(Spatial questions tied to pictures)

◇ ◇ ◇ ◇ ◇ ◇ ◇

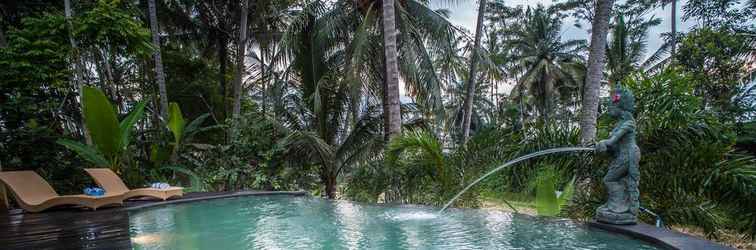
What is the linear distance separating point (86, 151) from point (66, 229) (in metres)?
3.31

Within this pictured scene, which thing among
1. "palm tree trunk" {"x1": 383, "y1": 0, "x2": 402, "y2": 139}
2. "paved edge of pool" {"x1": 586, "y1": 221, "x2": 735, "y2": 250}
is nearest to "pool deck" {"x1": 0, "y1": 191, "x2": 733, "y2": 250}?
"paved edge of pool" {"x1": 586, "y1": 221, "x2": 735, "y2": 250}

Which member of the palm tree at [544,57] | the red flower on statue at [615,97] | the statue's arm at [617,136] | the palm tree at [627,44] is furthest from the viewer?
the palm tree at [544,57]

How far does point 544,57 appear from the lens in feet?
82.1

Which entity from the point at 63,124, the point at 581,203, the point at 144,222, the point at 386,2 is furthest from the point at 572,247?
the point at 63,124

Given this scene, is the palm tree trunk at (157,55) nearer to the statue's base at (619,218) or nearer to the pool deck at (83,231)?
the pool deck at (83,231)

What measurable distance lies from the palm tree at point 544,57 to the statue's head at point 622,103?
71.8ft

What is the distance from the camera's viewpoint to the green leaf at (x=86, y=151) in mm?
6998

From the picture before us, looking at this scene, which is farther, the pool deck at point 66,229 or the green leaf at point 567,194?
the green leaf at point 567,194

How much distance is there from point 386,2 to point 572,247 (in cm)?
594

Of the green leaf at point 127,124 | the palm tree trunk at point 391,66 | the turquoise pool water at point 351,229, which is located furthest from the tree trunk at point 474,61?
the green leaf at point 127,124

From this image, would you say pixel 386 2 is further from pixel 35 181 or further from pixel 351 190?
pixel 35 181

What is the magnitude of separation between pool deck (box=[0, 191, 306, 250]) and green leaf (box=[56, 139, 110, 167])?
148 cm

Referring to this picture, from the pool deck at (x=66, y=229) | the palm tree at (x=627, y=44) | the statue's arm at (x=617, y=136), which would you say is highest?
the palm tree at (x=627, y=44)

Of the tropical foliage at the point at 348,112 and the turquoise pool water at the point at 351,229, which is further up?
the tropical foliage at the point at 348,112
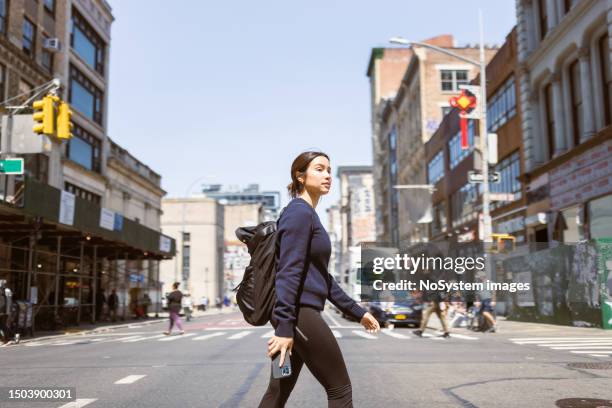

◇ ◇ ◇ ◇ ◇ ◇ ◇

JOB = Write out the rows again word for word, from the line with "From this image, would" through the end of the rows. Leave the pictures out.

THE COMPLETED TASK =
From this image, would you say pixel 386 2 is further from pixel 35 181 or further from pixel 351 190?
pixel 35 181

What is the magnitude of separation between pool deck (box=[0, 191, 306, 250]) and green leaf (box=[56, 139, 110, 167])?
148 cm

Referring to this picture, from the pool deck at (x=66, y=229) | the palm tree at (x=627, y=44) | the statue's arm at (x=617, y=136), which would you say is highest?
the palm tree at (x=627, y=44)

Of the tropical foliage at the point at 348,112 and the turquoise pool water at the point at 351,229, which is further up?
the tropical foliage at the point at 348,112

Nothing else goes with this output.